К Прокоповичу присоединился Некрасов — министр финансов, заверивший правую часть собрания, что ни о каких конфискациях не может быть и речи, но что труднейшее финансовое положение будет исправлено за счет займов и сокращения расходов. При этом Некрасов недвусмысленно заявил, что демократические организации обходятся стране чрезвычайно дорого. [306]
Министры твердили о государстве и его сплочении, но ни слова не сказали о «земле и воле». Они призывали всех к жертвам для спасения родины, но ничего не говорили о том, чем же должны пожертвовать помещики и капиталисты. «Крестьянский» министр Чернов, якобы разрабатывавший закон о национализации земли, слова не получил — дабы не дразнить гусей!
Представители Советов с недоумением спрашивали себя, за что же им, собственно, поддерживать «свое» правительство, которое потрясало кулаками в сторону большевиков и громко клялось, что будет всеми силами поддерживать права имущих классов.

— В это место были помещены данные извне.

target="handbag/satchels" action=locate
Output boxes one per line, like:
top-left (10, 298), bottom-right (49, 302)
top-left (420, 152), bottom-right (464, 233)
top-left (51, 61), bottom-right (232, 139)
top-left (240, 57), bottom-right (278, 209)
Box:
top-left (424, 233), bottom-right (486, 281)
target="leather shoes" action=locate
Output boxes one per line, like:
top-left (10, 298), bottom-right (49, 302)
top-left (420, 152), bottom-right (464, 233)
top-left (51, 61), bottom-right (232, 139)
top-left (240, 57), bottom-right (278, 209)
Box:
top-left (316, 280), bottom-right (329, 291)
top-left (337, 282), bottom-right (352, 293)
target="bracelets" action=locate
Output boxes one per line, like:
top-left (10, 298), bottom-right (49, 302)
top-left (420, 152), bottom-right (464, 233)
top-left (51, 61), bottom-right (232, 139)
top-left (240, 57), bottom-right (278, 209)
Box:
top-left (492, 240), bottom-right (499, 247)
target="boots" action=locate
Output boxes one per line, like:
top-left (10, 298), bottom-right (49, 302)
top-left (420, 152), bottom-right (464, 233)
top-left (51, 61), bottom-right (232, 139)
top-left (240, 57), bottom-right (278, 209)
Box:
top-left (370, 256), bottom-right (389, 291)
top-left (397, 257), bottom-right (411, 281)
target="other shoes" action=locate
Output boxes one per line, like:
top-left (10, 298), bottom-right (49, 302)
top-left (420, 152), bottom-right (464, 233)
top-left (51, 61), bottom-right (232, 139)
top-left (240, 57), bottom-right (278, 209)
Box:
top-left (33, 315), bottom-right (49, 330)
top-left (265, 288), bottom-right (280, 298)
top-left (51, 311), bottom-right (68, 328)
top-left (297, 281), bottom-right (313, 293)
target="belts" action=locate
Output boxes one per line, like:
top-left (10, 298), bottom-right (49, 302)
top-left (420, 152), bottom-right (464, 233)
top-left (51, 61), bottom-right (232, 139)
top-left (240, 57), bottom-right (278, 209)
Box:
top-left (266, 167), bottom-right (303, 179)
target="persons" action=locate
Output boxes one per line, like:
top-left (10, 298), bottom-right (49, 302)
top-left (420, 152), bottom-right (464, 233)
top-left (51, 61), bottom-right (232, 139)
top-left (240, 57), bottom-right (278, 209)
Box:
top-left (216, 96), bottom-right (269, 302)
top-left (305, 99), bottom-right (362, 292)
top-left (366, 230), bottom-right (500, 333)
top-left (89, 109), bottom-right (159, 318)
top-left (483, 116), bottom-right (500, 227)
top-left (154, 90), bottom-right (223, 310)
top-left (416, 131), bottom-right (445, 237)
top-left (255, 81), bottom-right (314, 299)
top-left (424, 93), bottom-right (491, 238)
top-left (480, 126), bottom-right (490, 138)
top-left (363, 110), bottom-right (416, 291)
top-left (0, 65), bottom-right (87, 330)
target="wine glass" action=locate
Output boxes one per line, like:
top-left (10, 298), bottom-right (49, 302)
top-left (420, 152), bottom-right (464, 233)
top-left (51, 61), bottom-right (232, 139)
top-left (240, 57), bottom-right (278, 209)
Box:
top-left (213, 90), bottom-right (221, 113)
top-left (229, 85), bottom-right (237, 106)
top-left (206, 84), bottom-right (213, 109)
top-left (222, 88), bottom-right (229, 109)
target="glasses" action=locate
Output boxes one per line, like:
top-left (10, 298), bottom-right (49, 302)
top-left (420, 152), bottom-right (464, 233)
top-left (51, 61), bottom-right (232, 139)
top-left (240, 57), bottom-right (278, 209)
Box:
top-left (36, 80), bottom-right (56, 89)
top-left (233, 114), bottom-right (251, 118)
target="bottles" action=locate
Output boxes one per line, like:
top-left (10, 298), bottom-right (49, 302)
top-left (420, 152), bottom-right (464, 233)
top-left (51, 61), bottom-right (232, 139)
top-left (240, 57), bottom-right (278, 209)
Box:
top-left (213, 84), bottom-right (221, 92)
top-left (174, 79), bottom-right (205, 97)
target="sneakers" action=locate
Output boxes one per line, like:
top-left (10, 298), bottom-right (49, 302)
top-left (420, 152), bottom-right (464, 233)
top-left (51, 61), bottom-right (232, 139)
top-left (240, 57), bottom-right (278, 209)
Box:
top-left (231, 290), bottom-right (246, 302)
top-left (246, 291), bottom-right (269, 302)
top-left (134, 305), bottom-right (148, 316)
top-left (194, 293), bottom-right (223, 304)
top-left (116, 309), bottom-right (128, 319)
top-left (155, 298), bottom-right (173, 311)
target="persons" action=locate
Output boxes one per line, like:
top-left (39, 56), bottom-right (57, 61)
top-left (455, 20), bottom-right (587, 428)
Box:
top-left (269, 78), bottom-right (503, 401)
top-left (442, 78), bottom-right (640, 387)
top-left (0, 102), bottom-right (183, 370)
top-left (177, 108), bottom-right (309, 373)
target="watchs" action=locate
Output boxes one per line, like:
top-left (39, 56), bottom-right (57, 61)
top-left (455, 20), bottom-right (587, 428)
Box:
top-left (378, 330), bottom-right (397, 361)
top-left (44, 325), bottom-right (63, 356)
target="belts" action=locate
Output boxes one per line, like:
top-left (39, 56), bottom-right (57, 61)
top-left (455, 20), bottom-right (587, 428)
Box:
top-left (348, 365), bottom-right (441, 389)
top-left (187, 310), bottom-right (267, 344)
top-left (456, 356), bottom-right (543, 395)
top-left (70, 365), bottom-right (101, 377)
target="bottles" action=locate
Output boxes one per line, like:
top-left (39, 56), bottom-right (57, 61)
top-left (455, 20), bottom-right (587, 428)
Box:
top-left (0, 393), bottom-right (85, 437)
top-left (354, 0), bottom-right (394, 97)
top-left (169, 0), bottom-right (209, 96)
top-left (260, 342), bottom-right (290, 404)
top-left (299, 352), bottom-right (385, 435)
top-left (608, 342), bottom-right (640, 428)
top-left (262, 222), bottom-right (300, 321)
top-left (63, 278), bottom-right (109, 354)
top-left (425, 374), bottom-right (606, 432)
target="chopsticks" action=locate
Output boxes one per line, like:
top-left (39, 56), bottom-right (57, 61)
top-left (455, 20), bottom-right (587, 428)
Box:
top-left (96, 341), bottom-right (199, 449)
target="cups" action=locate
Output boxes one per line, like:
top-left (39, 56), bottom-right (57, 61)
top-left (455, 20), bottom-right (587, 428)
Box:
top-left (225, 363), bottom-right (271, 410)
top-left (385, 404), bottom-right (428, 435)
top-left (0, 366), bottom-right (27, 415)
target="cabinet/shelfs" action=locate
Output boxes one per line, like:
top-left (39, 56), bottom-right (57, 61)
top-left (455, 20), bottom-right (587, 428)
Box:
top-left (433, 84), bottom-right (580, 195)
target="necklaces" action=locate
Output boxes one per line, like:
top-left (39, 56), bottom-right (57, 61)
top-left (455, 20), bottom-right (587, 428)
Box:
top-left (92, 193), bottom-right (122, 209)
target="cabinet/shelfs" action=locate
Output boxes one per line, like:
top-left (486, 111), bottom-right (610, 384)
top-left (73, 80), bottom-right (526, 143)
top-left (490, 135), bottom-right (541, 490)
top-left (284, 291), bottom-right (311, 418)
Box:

Правые тоже уходили, ворча и негодуя, прикидывая, под каким лозунгом идти войной на правительство, которое много говорило, но ничего не сделало. Все расходились на частные совещания, с тем чтобы обсудить, чем и кто может «жертвенно» помочь правительству в выполнении им своей трудной задачи.
Я ехал в штаб округа в тяжелой тоске. Ни земли, ни мира! И все-таки правящие классы остались недовольны; угроза выступления корниловцев против Временного правительства продолжала висеть над Москвой. Что-то даст Государственное совещание? Покажет ли оно возможность дальше жить и строить новую свободную Россию? Я думал, что мои более сведущие в делах политики друзья — Шер и Нечкин скажут мне что-нибудь. Но им нечего было сказать.
Нечкин лишь доложил, что во всех частях царит возбуждение и что дежурные части готовы выступить по первому требованию. Вся подготовка в тесном сотрудничестве с Московским Советом была завершена.
Как командующий округом, я мог ехать встречать «своего» верховного главнокомандующего на вокзал, в полной уверенности, что вверенные мне войска подготовлены для борьбы со своим верховным командованием. При этом Временное правительство ни словом не предупредило командующего военным округом о той опасности, которая могла грозить со стороны Корнилова. Только Московский Совет и своя разведка предостерегли меня и моих друзей от той опасности, которая была связана с пребыванием в Москве генерала Корнилова.